I couldn’t believe it. I’d seen him mad before, but not like this. He just went berserk, like the cop triggered something inside his brain. He shot out of the car and kicked the cop in the head and dragged him into an alley on the opposite end of the sidewalk. It was late night and dark, and you know how it is in the city when it’s hot and people just hang out at all hours of the night. Some people had gathered, a few black kids and a black woman I remembered whose eyes were as big as pools, even through the tinted windows of Eddy’s Mercedes. It took only a second or two, but then I saw the flash and heard the pistol go off.
“I got out of the car and screamed, ‘What the hell are you doing?’ But Eduard never answered. He just pulled the trigger again.”
Cassandra fixed her eyes on the fire now. Finally, she was opening up to me. At the same time, I knew she was trying to come to grips with a past gone horribly wrong.
“I started to run,” she said. “I ran as far as I could for as long as I could. And then I ran some more. The next morning I found myself outside the doors of Penn Station. I wanted to go straight to the police but I was afraid of what they’d do to me. So I went into Penn, went downstairs and called 911 from a pay phone, told them I knew who killed the police officer. I gave them Eddy’s address and by the time I got up the nerve to go back there, Eddy was under arrest. That black woman with the big eyes, she had given the police a description of Eddy, too. A description that must have matched mine.

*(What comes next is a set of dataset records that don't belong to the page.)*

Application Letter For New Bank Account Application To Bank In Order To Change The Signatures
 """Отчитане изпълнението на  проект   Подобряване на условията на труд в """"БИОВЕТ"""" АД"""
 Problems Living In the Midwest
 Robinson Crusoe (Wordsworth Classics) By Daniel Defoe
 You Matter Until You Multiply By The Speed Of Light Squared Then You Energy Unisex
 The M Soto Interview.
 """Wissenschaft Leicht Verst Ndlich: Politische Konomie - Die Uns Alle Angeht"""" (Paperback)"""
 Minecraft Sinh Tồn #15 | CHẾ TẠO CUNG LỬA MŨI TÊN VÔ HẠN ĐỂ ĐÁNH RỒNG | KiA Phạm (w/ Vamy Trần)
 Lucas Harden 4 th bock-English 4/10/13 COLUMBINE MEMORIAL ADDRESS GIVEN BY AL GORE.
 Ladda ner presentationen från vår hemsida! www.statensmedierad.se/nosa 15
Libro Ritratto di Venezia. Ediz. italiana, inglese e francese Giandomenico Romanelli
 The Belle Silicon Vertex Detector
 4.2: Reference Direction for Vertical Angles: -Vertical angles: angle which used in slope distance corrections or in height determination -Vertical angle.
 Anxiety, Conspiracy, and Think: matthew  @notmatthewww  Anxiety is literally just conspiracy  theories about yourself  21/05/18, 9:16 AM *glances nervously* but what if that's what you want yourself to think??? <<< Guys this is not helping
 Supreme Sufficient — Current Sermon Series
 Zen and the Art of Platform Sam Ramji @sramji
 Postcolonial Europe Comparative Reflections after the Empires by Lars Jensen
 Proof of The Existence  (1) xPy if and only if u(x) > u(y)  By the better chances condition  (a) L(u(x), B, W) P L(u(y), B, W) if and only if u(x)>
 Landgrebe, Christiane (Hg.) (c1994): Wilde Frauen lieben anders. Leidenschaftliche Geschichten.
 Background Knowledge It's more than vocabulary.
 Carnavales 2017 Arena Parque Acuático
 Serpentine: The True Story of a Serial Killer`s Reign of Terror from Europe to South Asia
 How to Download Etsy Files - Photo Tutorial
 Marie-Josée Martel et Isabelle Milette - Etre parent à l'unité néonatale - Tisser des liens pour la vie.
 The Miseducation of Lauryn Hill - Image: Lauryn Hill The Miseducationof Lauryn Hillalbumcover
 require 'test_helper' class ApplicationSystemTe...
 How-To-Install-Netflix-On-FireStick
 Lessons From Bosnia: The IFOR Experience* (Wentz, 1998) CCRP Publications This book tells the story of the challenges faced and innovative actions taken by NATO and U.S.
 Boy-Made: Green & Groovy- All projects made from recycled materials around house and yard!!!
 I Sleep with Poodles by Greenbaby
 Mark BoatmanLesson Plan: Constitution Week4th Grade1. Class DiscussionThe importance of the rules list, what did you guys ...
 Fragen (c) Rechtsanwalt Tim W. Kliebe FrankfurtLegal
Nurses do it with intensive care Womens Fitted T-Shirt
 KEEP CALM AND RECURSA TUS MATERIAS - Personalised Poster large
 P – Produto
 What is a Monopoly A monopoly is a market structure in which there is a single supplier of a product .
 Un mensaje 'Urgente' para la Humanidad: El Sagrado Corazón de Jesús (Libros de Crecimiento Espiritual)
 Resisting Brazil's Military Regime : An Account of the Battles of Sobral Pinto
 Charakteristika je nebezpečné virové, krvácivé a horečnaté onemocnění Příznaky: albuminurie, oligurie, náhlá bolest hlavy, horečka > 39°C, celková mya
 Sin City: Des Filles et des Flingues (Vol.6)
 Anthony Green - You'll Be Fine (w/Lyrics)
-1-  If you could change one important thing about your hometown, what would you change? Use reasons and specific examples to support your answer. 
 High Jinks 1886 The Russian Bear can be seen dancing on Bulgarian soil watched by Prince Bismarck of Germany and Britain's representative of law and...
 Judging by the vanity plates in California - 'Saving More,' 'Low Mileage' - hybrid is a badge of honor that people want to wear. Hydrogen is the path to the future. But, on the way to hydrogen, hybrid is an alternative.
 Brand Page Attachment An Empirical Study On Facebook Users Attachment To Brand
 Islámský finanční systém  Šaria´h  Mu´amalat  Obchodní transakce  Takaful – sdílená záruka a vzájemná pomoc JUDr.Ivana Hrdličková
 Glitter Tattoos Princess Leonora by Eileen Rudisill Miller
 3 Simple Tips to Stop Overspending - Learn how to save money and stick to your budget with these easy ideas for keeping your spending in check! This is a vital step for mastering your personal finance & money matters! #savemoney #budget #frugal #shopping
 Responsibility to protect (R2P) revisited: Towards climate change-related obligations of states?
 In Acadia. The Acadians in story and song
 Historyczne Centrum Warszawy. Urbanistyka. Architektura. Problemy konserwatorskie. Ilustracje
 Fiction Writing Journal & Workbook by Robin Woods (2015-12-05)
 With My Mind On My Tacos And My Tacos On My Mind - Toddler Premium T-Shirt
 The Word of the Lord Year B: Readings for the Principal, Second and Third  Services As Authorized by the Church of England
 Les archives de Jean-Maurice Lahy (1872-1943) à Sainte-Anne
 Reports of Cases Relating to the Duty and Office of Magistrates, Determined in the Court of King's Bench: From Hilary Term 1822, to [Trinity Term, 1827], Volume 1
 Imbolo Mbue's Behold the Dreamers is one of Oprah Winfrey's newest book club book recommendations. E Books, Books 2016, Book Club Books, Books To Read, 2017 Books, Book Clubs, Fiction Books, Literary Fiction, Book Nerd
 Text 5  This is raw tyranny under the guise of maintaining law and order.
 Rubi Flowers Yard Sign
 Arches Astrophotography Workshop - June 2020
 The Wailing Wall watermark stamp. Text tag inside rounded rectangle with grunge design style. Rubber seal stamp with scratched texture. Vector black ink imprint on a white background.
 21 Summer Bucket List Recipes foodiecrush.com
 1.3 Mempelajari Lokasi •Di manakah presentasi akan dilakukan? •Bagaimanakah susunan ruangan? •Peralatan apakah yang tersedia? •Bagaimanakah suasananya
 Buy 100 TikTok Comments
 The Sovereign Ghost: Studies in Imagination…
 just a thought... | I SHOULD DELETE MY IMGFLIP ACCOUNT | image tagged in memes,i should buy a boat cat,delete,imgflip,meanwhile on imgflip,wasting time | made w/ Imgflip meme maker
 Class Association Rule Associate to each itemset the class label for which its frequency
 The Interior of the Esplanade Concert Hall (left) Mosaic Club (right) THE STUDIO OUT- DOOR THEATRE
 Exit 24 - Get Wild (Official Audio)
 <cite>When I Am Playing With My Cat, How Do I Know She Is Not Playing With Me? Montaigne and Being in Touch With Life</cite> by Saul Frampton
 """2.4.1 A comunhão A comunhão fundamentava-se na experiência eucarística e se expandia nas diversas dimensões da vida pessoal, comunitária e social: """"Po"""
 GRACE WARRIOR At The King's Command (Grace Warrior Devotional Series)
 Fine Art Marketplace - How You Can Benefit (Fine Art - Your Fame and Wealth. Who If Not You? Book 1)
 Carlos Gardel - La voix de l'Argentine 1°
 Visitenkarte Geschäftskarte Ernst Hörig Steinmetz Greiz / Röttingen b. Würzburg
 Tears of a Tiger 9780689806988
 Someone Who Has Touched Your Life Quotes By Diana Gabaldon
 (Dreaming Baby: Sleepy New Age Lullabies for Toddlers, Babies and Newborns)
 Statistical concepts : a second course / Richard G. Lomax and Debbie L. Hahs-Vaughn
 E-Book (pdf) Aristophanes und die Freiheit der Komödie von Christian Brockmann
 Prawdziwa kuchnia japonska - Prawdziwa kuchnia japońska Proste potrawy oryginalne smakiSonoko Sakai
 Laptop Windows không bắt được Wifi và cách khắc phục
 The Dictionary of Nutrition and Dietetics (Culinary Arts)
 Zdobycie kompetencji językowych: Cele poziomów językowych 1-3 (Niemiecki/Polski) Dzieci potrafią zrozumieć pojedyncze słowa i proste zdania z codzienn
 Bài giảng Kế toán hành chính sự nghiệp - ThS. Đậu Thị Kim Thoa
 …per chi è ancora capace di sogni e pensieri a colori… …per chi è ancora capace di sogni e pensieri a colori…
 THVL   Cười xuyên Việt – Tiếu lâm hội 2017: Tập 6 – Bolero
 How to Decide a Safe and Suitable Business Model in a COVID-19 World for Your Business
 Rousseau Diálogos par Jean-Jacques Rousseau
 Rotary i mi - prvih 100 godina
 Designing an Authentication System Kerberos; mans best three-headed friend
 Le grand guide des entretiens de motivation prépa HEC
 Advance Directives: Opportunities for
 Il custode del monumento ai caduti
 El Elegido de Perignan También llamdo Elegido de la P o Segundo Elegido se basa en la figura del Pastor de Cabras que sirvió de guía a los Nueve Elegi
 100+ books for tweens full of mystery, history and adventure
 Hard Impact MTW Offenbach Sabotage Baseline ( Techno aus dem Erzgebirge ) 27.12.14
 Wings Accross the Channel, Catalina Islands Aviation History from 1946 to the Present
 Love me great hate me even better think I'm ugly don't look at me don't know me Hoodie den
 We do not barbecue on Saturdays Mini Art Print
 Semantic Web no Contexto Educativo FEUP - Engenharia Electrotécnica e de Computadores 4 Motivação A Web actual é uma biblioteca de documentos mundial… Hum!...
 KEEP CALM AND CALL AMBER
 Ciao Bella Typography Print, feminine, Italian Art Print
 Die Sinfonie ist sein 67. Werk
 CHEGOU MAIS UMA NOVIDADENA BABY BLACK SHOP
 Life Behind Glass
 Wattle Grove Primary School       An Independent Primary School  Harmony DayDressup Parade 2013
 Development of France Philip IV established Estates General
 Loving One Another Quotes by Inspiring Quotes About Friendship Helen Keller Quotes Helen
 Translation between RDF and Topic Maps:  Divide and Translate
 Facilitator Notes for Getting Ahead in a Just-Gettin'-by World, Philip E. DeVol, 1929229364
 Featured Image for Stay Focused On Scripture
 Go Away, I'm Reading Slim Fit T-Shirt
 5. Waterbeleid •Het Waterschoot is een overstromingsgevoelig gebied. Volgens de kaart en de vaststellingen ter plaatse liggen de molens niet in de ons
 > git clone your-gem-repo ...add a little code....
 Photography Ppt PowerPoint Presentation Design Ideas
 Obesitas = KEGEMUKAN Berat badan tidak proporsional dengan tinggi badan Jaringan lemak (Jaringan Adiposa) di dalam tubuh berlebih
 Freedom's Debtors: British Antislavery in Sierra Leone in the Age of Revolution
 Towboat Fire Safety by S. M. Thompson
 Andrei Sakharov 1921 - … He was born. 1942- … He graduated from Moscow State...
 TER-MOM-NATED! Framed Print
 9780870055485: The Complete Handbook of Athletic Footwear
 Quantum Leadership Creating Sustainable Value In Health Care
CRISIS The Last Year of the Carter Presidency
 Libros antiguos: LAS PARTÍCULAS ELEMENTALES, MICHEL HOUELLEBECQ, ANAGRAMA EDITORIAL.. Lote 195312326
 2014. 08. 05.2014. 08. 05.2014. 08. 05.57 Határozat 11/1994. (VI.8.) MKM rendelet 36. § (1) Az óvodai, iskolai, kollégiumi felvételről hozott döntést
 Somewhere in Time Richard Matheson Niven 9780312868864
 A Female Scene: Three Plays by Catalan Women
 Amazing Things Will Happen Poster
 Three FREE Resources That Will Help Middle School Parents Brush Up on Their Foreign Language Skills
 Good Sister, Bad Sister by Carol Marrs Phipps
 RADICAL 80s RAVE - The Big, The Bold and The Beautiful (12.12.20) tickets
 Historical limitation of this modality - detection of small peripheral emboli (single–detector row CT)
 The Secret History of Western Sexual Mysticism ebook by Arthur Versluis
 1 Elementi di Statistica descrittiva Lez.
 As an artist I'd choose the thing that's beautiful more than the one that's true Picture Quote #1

“But here’s the strange thing. During the time Eddy was being questioned, he never let on that I was with him. Even though witnesses were sure there was a girl with him at the time. But then, he’s always held that over my head, along with the fact that I called the police. I mean, it’s one thing that I told him I turned him in. It’s another he didn’t kill me right away. It’s why I stayed with him, even after he went to jail. It’s why I did everything.”